C.S. Lewis's views on education are marvelous. Amy K. Hall, writing in the Stand to Reason blog, talks about the Minneapolis C.S. Lewis conference this weekend (which I blogged about here) and says:
Joe Rigney, one of the speakers, has put together a book of collected essays on his topic, Live Like a Narnian: Christian Discipleship in Lewis’s Chronicles. In the introduction, he explains that good stories play a part in shaping a person’s true perception of reality by developing a proper taste in the reader for the good, the true, and the beautiful:But it’s not enough to simply feel something in response to the objective reality of the world. You must also feel rightly and proportionately to the way the world is….

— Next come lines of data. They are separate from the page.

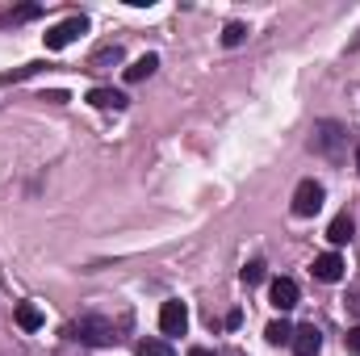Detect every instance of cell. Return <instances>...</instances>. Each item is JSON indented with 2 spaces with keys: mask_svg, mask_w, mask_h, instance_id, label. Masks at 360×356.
<instances>
[{
  "mask_svg": "<svg viewBox=\"0 0 360 356\" xmlns=\"http://www.w3.org/2000/svg\"><path fill=\"white\" fill-rule=\"evenodd\" d=\"M68 336L80 340V344H89V348H109V344L117 340V336H113V323L101 319V314H84V319H76V323L68 327Z\"/></svg>",
  "mask_w": 360,
  "mask_h": 356,
  "instance_id": "6da1fadb",
  "label": "cell"
},
{
  "mask_svg": "<svg viewBox=\"0 0 360 356\" xmlns=\"http://www.w3.org/2000/svg\"><path fill=\"white\" fill-rule=\"evenodd\" d=\"M323 197H327V189H323L319 180H302V184L293 189V214H297V218H314V214L323 210Z\"/></svg>",
  "mask_w": 360,
  "mask_h": 356,
  "instance_id": "7a4b0ae2",
  "label": "cell"
},
{
  "mask_svg": "<svg viewBox=\"0 0 360 356\" xmlns=\"http://www.w3.org/2000/svg\"><path fill=\"white\" fill-rule=\"evenodd\" d=\"M344 139H348V134H344L340 122H319V126H314V151H323L327 160H340V155H344Z\"/></svg>",
  "mask_w": 360,
  "mask_h": 356,
  "instance_id": "3957f363",
  "label": "cell"
},
{
  "mask_svg": "<svg viewBox=\"0 0 360 356\" xmlns=\"http://www.w3.org/2000/svg\"><path fill=\"white\" fill-rule=\"evenodd\" d=\"M84 30H89V21H84V17H68V21L51 25V30H46V51H63V46H72Z\"/></svg>",
  "mask_w": 360,
  "mask_h": 356,
  "instance_id": "277c9868",
  "label": "cell"
},
{
  "mask_svg": "<svg viewBox=\"0 0 360 356\" xmlns=\"http://www.w3.org/2000/svg\"><path fill=\"white\" fill-rule=\"evenodd\" d=\"M188 327V306L184 302H164L160 306V331L164 336H184Z\"/></svg>",
  "mask_w": 360,
  "mask_h": 356,
  "instance_id": "5b68a950",
  "label": "cell"
},
{
  "mask_svg": "<svg viewBox=\"0 0 360 356\" xmlns=\"http://www.w3.org/2000/svg\"><path fill=\"white\" fill-rule=\"evenodd\" d=\"M293 352L297 356H319V348H323V331L314 327V323H306V327H293Z\"/></svg>",
  "mask_w": 360,
  "mask_h": 356,
  "instance_id": "8992f818",
  "label": "cell"
},
{
  "mask_svg": "<svg viewBox=\"0 0 360 356\" xmlns=\"http://www.w3.org/2000/svg\"><path fill=\"white\" fill-rule=\"evenodd\" d=\"M272 306H276L281 314L297 306V281H293V276H276V281H272Z\"/></svg>",
  "mask_w": 360,
  "mask_h": 356,
  "instance_id": "52a82bcc",
  "label": "cell"
},
{
  "mask_svg": "<svg viewBox=\"0 0 360 356\" xmlns=\"http://www.w3.org/2000/svg\"><path fill=\"white\" fill-rule=\"evenodd\" d=\"M319 281H340L344 276V256L340 252H323V256H314V268H310Z\"/></svg>",
  "mask_w": 360,
  "mask_h": 356,
  "instance_id": "ba28073f",
  "label": "cell"
},
{
  "mask_svg": "<svg viewBox=\"0 0 360 356\" xmlns=\"http://www.w3.org/2000/svg\"><path fill=\"white\" fill-rule=\"evenodd\" d=\"M352 235H356V222H352V214H335V218H331V227H327V239H331L335 248H344Z\"/></svg>",
  "mask_w": 360,
  "mask_h": 356,
  "instance_id": "9c48e42d",
  "label": "cell"
},
{
  "mask_svg": "<svg viewBox=\"0 0 360 356\" xmlns=\"http://www.w3.org/2000/svg\"><path fill=\"white\" fill-rule=\"evenodd\" d=\"M89 105H96V109H113V113H117V109H126V92L105 89V84H101V89L89 92Z\"/></svg>",
  "mask_w": 360,
  "mask_h": 356,
  "instance_id": "30bf717a",
  "label": "cell"
},
{
  "mask_svg": "<svg viewBox=\"0 0 360 356\" xmlns=\"http://www.w3.org/2000/svg\"><path fill=\"white\" fill-rule=\"evenodd\" d=\"M155 68H160V55H143V59H134V63L126 68V80H130V84H139V80L155 76Z\"/></svg>",
  "mask_w": 360,
  "mask_h": 356,
  "instance_id": "8fae6325",
  "label": "cell"
},
{
  "mask_svg": "<svg viewBox=\"0 0 360 356\" xmlns=\"http://www.w3.org/2000/svg\"><path fill=\"white\" fill-rule=\"evenodd\" d=\"M13 319H17V327H21V331H38V327H42V310H38L34 302H21Z\"/></svg>",
  "mask_w": 360,
  "mask_h": 356,
  "instance_id": "7c38bea8",
  "label": "cell"
},
{
  "mask_svg": "<svg viewBox=\"0 0 360 356\" xmlns=\"http://www.w3.org/2000/svg\"><path fill=\"white\" fill-rule=\"evenodd\" d=\"M264 340H269V344H289V340H293V327H289L285 319H276V323L264 327Z\"/></svg>",
  "mask_w": 360,
  "mask_h": 356,
  "instance_id": "4fadbf2b",
  "label": "cell"
},
{
  "mask_svg": "<svg viewBox=\"0 0 360 356\" xmlns=\"http://www.w3.org/2000/svg\"><path fill=\"white\" fill-rule=\"evenodd\" d=\"M239 276H243V285H260V281L269 276V265H264V260H248Z\"/></svg>",
  "mask_w": 360,
  "mask_h": 356,
  "instance_id": "5bb4252c",
  "label": "cell"
},
{
  "mask_svg": "<svg viewBox=\"0 0 360 356\" xmlns=\"http://www.w3.org/2000/svg\"><path fill=\"white\" fill-rule=\"evenodd\" d=\"M101 63H122V46H117V42H113V46H101L89 59V68H101Z\"/></svg>",
  "mask_w": 360,
  "mask_h": 356,
  "instance_id": "9a60e30c",
  "label": "cell"
},
{
  "mask_svg": "<svg viewBox=\"0 0 360 356\" xmlns=\"http://www.w3.org/2000/svg\"><path fill=\"white\" fill-rule=\"evenodd\" d=\"M139 356H172L168 340H139Z\"/></svg>",
  "mask_w": 360,
  "mask_h": 356,
  "instance_id": "2e32d148",
  "label": "cell"
},
{
  "mask_svg": "<svg viewBox=\"0 0 360 356\" xmlns=\"http://www.w3.org/2000/svg\"><path fill=\"white\" fill-rule=\"evenodd\" d=\"M243 38H248V25H243V21H231V25L222 30V46H239Z\"/></svg>",
  "mask_w": 360,
  "mask_h": 356,
  "instance_id": "e0dca14e",
  "label": "cell"
},
{
  "mask_svg": "<svg viewBox=\"0 0 360 356\" xmlns=\"http://www.w3.org/2000/svg\"><path fill=\"white\" fill-rule=\"evenodd\" d=\"M38 13H42V8H38V4H21V8H13V13H8V17H4V21H8V25H21V21H34V17H38Z\"/></svg>",
  "mask_w": 360,
  "mask_h": 356,
  "instance_id": "ac0fdd59",
  "label": "cell"
},
{
  "mask_svg": "<svg viewBox=\"0 0 360 356\" xmlns=\"http://www.w3.org/2000/svg\"><path fill=\"white\" fill-rule=\"evenodd\" d=\"M38 72H42V63H25V68H17V72L0 76V84H17V80H25V76H38Z\"/></svg>",
  "mask_w": 360,
  "mask_h": 356,
  "instance_id": "d6986e66",
  "label": "cell"
},
{
  "mask_svg": "<svg viewBox=\"0 0 360 356\" xmlns=\"http://www.w3.org/2000/svg\"><path fill=\"white\" fill-rule=\"evenodd\" d=\"M344 344H348V352L352 356H360V327H352V331L344 336Z\"/></svg>",
  "mask_w": 360,
  "mask_h": 356,
  "instance_id": "ffe728a7",
  "label": "cell"
},
{
  "mask_svg": "<svg viewBox=\"0 0 360 356\" xmlns=\"http://www.w3.org/2000/svg\"><path fill=\"white\" fill-rule=\"evenodd\" d=\"M188 356H214L210 348H188Z\"/></svg>",
  "mask_w": 360,
  "mask_h": 356,
  "instance_id": "44dd1931",
  "label": "cell"
},
{
  "mask_svg": "<svg viewBox=\"0 0 360 356\" xmlns=\"http://www.w3.org/2000/svg\"><path fill=\"white\" fill-rule=\"evenodd\" d=\"M356 168H360V139H356Z\"/></svg>",
  "mask_w": 360,
  "mask_h": 356,
  "instance_id": "7402d4cb",
  "label": "cell"
},
{
  "mask_svg": "<svg viewBox=\"0 0 360 356\" xmlns=\"http://www.w3.org/2000/svg\"><path fill=\"white\" fill-rule=\"evenodd\" d=\"M352 306H356V314H360V298H356V302H352Z\"/></svg>",
  "mask_w": 360,
  "mask_h": 356,
  "instance_id": "603a6c76",
  "label": "cell"
}]
</instances>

Aristotle says that the aim of education is to make the pupil like and dislike what he ought [The Abolition of Man, p. 26].
These three realities form the foundation of true education. They also shape the aim of education….
The little human animal will not at first have the right responses. It must be trained to feel pleasure, liking, disgust, and hatred at those things which really are pleasant, likeable, disgusting, and hateful [p. 26-27].
Following Plato, Lewis believed that we ought to initiate the young into these right responses, even before they are able to rationally understand or explain what they are feeling. The goal of such inculcation of right responses is that, when a child raised in this way grows up and encounters Truth, Goodness, and Beauty, he will welcome them with open arms, because he has been prepared for, and indeed, resembles them already.
Which brings us, finally, to the function of the Narnian stories in Lewis’s vision of education. The Narnian stories display through imaginative fiction and fairy tale the way that the world really is. Here is courage and bravery in its shining glory. Here is honesty and truth-telling in its simplicity and profundity. Here is treachery in all its ugliness. Here is the face of Evil. Here also is the face of Good. A child (or adult) who lives in such stories will have developed the patterns of thought and affection that will be well-prepared to embrace the True, the Good, and the Beautiful (that is, to embrace Jesus Christ) when he finally encounters them (Him!). Like John the Baptist, Lewis and his cast of Narnians will have prepared the way.